ISC.15: Stent thrombectomy pulls ahead of alteplase alone in ischemic stroke

Providing more proof that time is brain, a randomized trial found that promptly performing thrombectomy with a stent retriever in carefully selected ischemic stroke patients led to better outcomes than did alteplase treatment alone.

Representing the EXTEND-IA (Extending the Time for Thrombolysis in Emergency Neurological Deficits — Intra-Arterial) trial group, Bruce Campbell, MBBS, PhD, a neurologist at the Royal Melbourne Hospital in Parkville, Australia, presented the findings Feb. 11 at the American Stroke Association’s 2015 International Stroke Conference (ISC) in Nashville, Tenn. They published their results simultaneously online in the New England Journal of Medicine.

EXTEND-IA is an investigator-initiated study designed to evaluate the use of a strategy that combined advanced imaging, current technology and early treatment in patients with ischemic stroke. To be eligible, patients needed to meet a number of criteria: receive intravenous alteplase within 4.5 hours of stroke onset; have anterior circulation ischemic stroke; have a major artery occlusion (internal carotid artery or the first or second segment of the middle cerebral artery) detected by CT angiography; and salvageable brain tissue as seen on CT perfusion imaging.

All patients received alteplase initially and then were randomized to endovascular therapy with the Solitaire Flow Restoration retrievable stent (Covidien) or continued alteplase therapy. The researchers intended to enroll 100 patients but terminated the trial early on Oct. 31, 2014, at 70 patients because of efficacy.  

Mean reperfusion at 24 hours totaled 100 percent with endovascular therapy vs. 37 percent with alteplase alone. Early neurological improvement at three days occurred in 80 percent of the endovascular therapy group vs. 37 percent of the alteplase group. The endovascular therapy group also had improved functional outcomes and were more likely to be independent at 90 days compared with the alteplase group.

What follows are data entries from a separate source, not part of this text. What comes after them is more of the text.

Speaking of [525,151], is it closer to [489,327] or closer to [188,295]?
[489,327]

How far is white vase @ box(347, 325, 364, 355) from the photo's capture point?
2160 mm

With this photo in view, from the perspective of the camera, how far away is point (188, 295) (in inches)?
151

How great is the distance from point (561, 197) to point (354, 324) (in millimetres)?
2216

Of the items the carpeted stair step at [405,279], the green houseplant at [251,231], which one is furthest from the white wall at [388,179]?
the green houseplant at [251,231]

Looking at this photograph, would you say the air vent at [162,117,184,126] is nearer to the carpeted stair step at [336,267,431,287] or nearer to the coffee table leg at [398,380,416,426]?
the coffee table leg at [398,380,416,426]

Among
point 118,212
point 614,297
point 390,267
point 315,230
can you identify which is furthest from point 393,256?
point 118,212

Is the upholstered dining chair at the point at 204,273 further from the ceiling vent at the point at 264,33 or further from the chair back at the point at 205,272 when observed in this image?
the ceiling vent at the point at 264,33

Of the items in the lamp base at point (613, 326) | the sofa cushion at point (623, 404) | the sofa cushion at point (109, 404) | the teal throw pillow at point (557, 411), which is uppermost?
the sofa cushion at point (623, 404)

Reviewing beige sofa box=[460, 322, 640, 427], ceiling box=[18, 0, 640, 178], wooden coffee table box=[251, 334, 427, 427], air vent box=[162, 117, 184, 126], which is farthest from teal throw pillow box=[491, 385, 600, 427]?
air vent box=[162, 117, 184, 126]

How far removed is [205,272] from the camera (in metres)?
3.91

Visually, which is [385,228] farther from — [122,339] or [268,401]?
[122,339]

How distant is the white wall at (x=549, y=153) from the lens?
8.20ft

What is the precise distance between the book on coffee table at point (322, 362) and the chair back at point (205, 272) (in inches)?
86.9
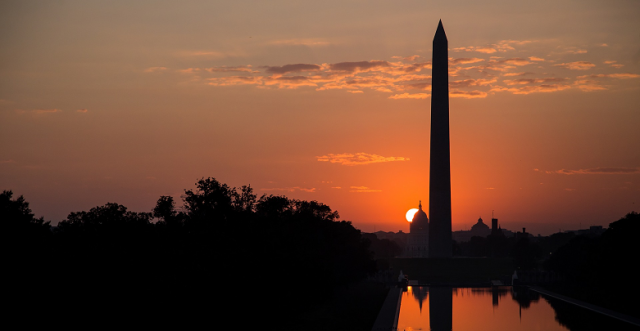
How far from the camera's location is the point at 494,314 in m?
51.2

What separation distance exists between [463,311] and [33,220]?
27.8 m

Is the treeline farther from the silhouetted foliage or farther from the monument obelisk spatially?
the monument obelisk

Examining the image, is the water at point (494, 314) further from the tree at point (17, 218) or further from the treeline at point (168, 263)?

“The results of this trial were unequivocal, despite the small sample size,” they wrote.

Two patients in the alteplase group experienced fatal intracerebral bleeding, which didn't occur in the endovascular group. But two patients in the endovascular group developed parenchymal hematoma. Campbell et al reported no significant difference in death between the groups.

One quarter of clinically eligible patients were excluded based on perfusion-imaging results. They proposed that the use of CT perfusion imaging helped to rule out patients who were less likely to benefit from the endovascular approach.

Unlike the MR CLEAN (Multicenter Randomized Clinical Trial of Endovascular Treatment for Acute Ischemic Stroke in the Netherlands) trial—whose positive results prompted the examination of their data and decision to end enrollment early—they did not pause to assess the response to alteplase. That allowed for faster initiation of endovascular therapy, “which also may have contributed to the substantially higher proportion of patients with independent functional outcomes observed in our study,” they wrote.